Representation alignment has emerged as an effective approach to improve Multimodal Large Language Models (MLLMs) by regularizing their internal representations toward those of an external vision encoder. However, existing methods typically align a fixed layer of the language backbone, overlooking the fine-grained structure of Transformer models. In this work, we propose Head-Wise Representation Alignment (HeRA), a method that enforces cross-modal alignment at the level of individual attention heads. Our approach is grounded in the Platonic Representation Hypothesis, focusing on preserving the topological structure of representations (i.e., their local neighborhood relationships) across modalities. Following the Mutual K-Nearest Neighbor (MKNN) alignment metric, we introduce a contrastive objective that acts as a differentiable proxy for matching local structures. HeRA applies this objective during multimodal training to specific attention heads in the LLM, selected by their alignment score according to the MKNN metric. Counterintuitively, we find that aligning the least aligned heads yields the largest gains. Extensive evaluations across multiple MLLMs and 18 benchmarks demonstrate that HeRA consistently improves performance on challenging vision-centric tasks and serves as an effective regularizer against visual hallucinations by naturally curbing the over-reliance on linguistic priors. Our code is publicly released.

Editorial analysis

A structured set of objections, weighed in public.

Desk editor's note, referee report, simulated authors' rebuttal, and a circularity audit. Tearing a paper down is the easy half of reading it; the pith above is the substance, this is the friction.

Referee Report

3 major / 2 minor

Summary. The paper proposes Head-Wise Representation Alignment (HeRA) for Multimodal LLMs. It selects attention heads by their MKNN alignment score, applies a contrastive loss that serves as a differentiable proxy for preserving local neighborhood topology across modalities, and reports that aligning the least-aligned heads produces the largest gains. The method is evaluated on multiple MLLMs across 18 benchmarks, with claimed improvements on vision-centric tasks and reduced visual hallucinations; code is released.
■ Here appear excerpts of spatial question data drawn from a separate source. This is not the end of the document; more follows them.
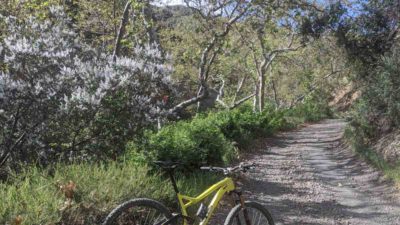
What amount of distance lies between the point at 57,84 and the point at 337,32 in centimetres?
1297

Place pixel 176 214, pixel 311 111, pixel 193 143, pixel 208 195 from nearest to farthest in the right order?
pixel 176 214 → pixel 208 195 → pixel 193 143 → pixel 311 111

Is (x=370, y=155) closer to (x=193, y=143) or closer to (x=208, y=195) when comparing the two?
(x=193, y=143)

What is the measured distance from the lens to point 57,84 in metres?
5.41

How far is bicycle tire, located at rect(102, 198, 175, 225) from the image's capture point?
381cm

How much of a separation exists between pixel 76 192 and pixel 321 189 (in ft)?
20.2

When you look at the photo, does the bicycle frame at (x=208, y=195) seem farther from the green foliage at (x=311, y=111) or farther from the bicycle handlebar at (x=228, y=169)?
the green foliage at (x=311, y=111)

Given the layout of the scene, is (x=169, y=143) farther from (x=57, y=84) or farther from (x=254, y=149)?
(x=254, y=149)

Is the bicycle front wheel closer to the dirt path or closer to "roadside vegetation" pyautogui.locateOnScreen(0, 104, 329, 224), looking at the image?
"roadside vegetation" pyautogui.locateOnScreen(0, 104, 329, 224)

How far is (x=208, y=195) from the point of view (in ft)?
14.2

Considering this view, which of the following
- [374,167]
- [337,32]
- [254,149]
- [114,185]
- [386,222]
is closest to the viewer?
[114,185]

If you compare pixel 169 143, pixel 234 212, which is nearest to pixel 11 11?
pixel 169 143

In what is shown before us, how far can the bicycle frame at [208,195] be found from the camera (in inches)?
162

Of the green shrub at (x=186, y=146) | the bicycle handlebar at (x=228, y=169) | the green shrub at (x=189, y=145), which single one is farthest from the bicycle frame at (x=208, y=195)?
the green shrub at (x=186, y=146)

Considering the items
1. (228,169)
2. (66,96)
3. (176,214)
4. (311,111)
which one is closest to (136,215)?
(176,214)
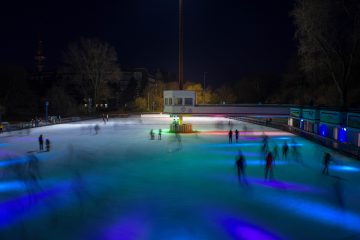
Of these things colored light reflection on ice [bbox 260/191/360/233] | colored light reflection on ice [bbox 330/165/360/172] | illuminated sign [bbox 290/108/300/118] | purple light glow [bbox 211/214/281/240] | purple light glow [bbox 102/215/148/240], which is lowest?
colored light reflection on ice [bbox 330/165/360/172]

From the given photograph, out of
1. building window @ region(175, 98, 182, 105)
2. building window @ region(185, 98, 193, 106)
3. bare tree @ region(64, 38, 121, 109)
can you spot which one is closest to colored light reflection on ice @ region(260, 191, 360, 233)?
building window @ region(175, 98, 182, 105)

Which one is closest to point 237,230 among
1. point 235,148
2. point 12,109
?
point 235,148

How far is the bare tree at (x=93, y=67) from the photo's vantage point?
7506 cm

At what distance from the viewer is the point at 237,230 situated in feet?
33.9

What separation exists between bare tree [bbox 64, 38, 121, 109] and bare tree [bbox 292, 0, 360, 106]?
46899 mm

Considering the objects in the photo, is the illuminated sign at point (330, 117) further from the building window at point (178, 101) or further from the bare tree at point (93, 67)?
the bare tree at point (93, 67)

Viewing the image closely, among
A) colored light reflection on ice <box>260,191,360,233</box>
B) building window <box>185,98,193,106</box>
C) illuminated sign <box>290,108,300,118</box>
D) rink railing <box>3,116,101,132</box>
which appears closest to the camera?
colored light reflection on ice <box>260,191,360,233</box>

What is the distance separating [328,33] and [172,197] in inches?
1134

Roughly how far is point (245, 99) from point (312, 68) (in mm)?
58216

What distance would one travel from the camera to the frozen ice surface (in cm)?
1034

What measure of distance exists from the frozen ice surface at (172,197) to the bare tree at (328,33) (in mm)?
16114

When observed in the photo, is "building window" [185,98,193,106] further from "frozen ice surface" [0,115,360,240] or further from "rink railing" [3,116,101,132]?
"frozen ice surface" [0,115,360,240]

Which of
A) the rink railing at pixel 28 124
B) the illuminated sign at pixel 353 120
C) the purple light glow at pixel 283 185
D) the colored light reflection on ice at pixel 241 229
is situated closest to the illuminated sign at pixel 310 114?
the illuminated sign at pixel 353 120

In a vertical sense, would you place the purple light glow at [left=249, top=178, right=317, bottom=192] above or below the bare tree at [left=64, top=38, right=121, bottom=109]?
below
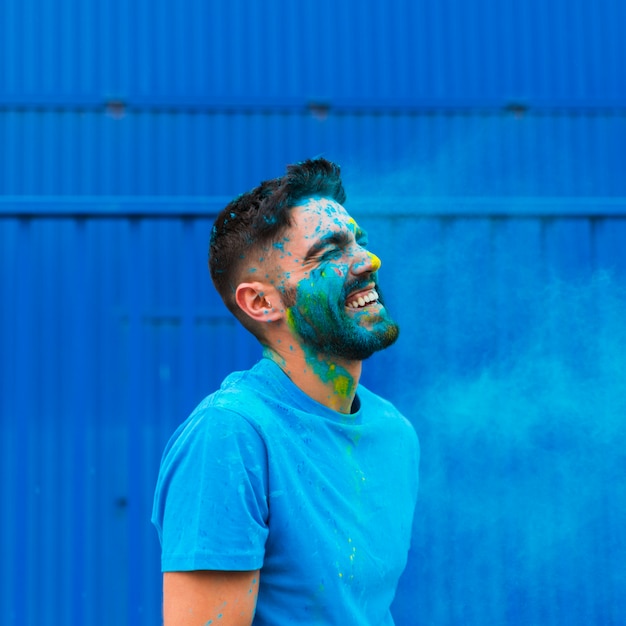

Significance. If the results hold after the requested controls, the work would demonstrate that per-head topological alignment can outperform conventional layer-wise approaches and act as a regularizer against linguistic priors. The public code release and multi-model, multi-benchmark evaluation are positive factors for verifiability.

major comments (3)
  1. [§3.2 and §4] §3.2 (MKNN contrastive objective) and §4 (experimental results): the central claim that MKNN topology preservation is the operative mechanism requires an ablation that applies an equivalent-magnitude contrastive loss to the same least-aligned heads without the MKNN term. The current results do not isolate whether gains arise from the topological proxy, the selection heuristic, or loss weighting.
  2. [§4] §4 (head selection and evaluation): the exact threshold or number of heads chosen by the MKNN score is not stated, nor are statistical significance tests or confidence intervals reported for the gains across the 18 benchmarks. These omissions are load-bearing for assessing whether the counter-intuitive finding (least-aligned heads yield largest gains) is robust.
  3. [§4] §4 (baselines): the experimental setup does not clarify whether the reported baselines include recent head-wise or layer-wise alignment methods that also target internal representations; without this, the relative contribution of HeRA cannot be fully evaluated.
minor comments (2)
  1. [Abstract and §3] The abstract and method section could explicitly state the typical number of heads aligned and the value of the contrastive loss weight used in the reported experiments.
  2. [Figure 2 / results tables] Figure 2 or the corresponding results table would benefit from error bars or per-benchmark variance to support the claim of consistent gains.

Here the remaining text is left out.